A method of preparing a clathrate of a gas-hydrate-forming material and water by preparing a dispersion of liquid water in a continuous fluid phase comprising the gas-hydrate-forming material and controlling the temperature and the pressure such that a clathrate is formed.

Inventors: Bee; Rodney D. (St. Neots, GB3)
Assignee: Van den Bergh Foods Co., division of Conopco, Inc. (Lisle, IL)
Appl. No.: 335618
Filed: April 10, 1989
Foreign Application Priority Data
Apr 08, 1988[GB]8808330

Current U.S. Class: 62/46.1; 62/54.1; 62/70
Intern'l Class: F17C 011/00
Field of Search: 62/46.1,54.1,69,70

References Cited
U.S. Patent Documents
2975603Mar., 1961Barns et al.62/69.
3255600Jun., 1966Mitchell62/69.
3393152Jul., 1968Smith et al.62/46.
4011730Mar., 1977Rosenberg et al.62/54.
4285977Aug., 1981Yezek et al.62/46.
4295346Oct., 1981Hoffmann62/46.
4341078Jul., 1982Wettzen62/46.
4393660Jul., 1983Kleiner et al.62/69.
4398394Aug., 1983Kleiner et al.62/69.
4398395Aug., 1983Hinman et al.62/69.
4404807Sep., 1983Zemelman et al.62/69.
Foreign Patent Documents
0330578Aug., 1989EP.

Primary Examiner: Capossela; Ronald C.
Attorney, Agent or Firm: Mitelman; Rimma
Claims


What is claimed is:

1. Method of preparing a clathrate of a gas-hydrate-forming material and water, the method comprising:

(i) preparing an emulsion of liquid water in a continuous fluid phase including the gas-hydrate-forming material while using a water-in-oil emulsifier; and

(ii) controlling the temperature and pressure of the emulsion such that the gas-hydrate-forming material is dissolved into liquid water and the clathrate is formed.

2. Method according to claim 1, wherein the continuous phase at least predominantly comprise liquid gas-hydrate-forming material.

3. Method according to claim 2, wherein the continuous phase has a lower solidification point than the clathrate-forming temperature under the same conditions, and wherein the method further comprises controlling the temperature such that the continuous phase does not solidify and thereafter separating the clathrate particles from the continuous phase.

4. Method according to claim 2 wherein the method further comprises lowering the temperature after the clathrate formation to freeze at least some of the continuous phase containing the clathrate particles.

5. Method according to claim 2, wherein the gas-hydrate forming material is CO.sub.2.

6. Method according to claim 1, wherein the continuous phase is liquid and is selected such that the gas-hydrate-forming material is more soluble in the continuous liquid phase than in the water phase.

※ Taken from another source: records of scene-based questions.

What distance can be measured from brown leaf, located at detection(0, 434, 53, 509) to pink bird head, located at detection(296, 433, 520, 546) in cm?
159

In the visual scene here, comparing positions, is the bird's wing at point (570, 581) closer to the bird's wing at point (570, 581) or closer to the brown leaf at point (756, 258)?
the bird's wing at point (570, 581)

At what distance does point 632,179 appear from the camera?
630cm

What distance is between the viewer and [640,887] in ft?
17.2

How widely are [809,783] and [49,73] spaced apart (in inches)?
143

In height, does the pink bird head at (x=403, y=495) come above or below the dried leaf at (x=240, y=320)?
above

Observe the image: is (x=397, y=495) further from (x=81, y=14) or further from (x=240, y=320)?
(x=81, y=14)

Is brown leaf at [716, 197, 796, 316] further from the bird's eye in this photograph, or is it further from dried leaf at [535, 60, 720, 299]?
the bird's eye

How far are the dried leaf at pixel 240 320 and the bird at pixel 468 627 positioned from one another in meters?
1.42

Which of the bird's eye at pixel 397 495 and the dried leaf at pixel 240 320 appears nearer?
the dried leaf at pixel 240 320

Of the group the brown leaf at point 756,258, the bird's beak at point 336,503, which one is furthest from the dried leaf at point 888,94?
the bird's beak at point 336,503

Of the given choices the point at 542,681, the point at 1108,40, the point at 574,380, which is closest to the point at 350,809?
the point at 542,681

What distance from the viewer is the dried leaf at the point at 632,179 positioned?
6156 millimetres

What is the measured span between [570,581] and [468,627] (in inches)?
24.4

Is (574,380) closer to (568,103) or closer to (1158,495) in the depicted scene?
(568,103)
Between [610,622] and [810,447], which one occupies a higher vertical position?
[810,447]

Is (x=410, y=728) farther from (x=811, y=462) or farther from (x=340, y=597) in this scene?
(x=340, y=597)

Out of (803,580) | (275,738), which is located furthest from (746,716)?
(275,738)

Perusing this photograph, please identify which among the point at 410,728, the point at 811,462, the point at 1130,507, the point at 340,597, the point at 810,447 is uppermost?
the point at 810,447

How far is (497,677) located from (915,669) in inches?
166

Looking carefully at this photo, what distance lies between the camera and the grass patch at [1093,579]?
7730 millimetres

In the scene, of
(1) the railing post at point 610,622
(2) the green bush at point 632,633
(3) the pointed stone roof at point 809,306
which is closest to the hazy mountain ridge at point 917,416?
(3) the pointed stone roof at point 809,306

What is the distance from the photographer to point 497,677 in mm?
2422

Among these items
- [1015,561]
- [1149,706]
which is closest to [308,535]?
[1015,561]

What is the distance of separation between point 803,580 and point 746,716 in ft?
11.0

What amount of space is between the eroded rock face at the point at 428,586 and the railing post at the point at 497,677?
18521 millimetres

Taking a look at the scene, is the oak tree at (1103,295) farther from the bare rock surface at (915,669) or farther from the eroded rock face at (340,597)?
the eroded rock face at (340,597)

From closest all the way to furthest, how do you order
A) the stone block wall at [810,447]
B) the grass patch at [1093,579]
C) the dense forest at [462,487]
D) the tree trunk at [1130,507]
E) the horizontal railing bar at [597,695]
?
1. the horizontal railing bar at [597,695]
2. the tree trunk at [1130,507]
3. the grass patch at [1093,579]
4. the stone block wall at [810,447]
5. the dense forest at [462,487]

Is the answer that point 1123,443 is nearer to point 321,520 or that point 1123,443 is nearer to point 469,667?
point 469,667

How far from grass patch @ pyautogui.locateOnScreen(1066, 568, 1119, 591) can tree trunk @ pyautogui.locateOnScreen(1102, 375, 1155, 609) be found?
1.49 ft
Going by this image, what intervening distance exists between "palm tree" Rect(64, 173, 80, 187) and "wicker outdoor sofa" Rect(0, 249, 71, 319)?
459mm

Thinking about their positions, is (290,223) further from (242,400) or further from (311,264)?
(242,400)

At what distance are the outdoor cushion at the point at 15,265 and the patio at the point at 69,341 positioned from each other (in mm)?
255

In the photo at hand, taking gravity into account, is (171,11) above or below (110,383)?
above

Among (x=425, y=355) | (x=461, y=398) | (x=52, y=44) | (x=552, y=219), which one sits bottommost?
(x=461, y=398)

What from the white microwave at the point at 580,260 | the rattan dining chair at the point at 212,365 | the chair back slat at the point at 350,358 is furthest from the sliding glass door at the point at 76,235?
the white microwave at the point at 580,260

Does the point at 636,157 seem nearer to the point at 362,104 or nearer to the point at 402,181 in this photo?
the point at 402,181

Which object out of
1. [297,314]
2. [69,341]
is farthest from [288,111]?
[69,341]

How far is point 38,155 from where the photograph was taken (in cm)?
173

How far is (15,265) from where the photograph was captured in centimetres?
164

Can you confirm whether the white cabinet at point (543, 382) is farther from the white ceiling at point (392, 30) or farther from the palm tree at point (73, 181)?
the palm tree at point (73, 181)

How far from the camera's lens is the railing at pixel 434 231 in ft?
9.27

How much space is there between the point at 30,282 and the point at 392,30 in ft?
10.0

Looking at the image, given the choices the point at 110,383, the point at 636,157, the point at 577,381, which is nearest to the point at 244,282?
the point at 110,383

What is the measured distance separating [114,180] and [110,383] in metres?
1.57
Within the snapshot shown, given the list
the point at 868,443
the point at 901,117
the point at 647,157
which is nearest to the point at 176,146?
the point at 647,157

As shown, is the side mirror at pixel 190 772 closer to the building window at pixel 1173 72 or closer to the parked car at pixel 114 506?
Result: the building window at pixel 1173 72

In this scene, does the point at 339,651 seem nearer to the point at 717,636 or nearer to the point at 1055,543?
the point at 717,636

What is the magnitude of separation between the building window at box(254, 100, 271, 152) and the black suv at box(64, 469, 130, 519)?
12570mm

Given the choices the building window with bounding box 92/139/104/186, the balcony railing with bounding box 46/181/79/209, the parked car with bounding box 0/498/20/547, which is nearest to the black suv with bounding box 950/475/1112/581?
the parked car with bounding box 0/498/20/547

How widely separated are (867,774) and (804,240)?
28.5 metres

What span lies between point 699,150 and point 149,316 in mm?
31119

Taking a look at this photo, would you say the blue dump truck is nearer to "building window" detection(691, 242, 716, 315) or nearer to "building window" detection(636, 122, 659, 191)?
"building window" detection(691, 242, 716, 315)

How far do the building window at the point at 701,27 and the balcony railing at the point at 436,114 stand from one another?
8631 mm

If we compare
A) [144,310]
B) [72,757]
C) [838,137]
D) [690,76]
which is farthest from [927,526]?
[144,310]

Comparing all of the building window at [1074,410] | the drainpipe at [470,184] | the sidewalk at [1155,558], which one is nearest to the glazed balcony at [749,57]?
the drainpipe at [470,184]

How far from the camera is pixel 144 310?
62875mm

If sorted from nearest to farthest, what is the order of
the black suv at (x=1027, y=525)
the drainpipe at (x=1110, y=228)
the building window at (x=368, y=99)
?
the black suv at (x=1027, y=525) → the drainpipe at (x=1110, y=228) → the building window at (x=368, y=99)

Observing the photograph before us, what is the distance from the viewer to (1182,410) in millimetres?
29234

7. Method according to claim 6, wherein the continuous phase has a lower solidification point than the clathrate-forming temperature under the same conditions, and wherein the method further comprises controlling the temperature such that the continuous phase does not solidify and thereafter separating the clathrate particles from the continuous phase.

8. Method according to claim 1, wherein the continuous phase has a lower solidification point than the clathrate-forming temperature under the same conditions, and wherein the method further comprises controlling the temperature such that the continuous phase does not solidify and thereafter separating the clathrate particles from the continuous phase.

9. Method according to claim 1, wherein the method further comprises lowering the temperature after the clathrate formation to freeze at least some of the continuous phase containing the clathrate particles.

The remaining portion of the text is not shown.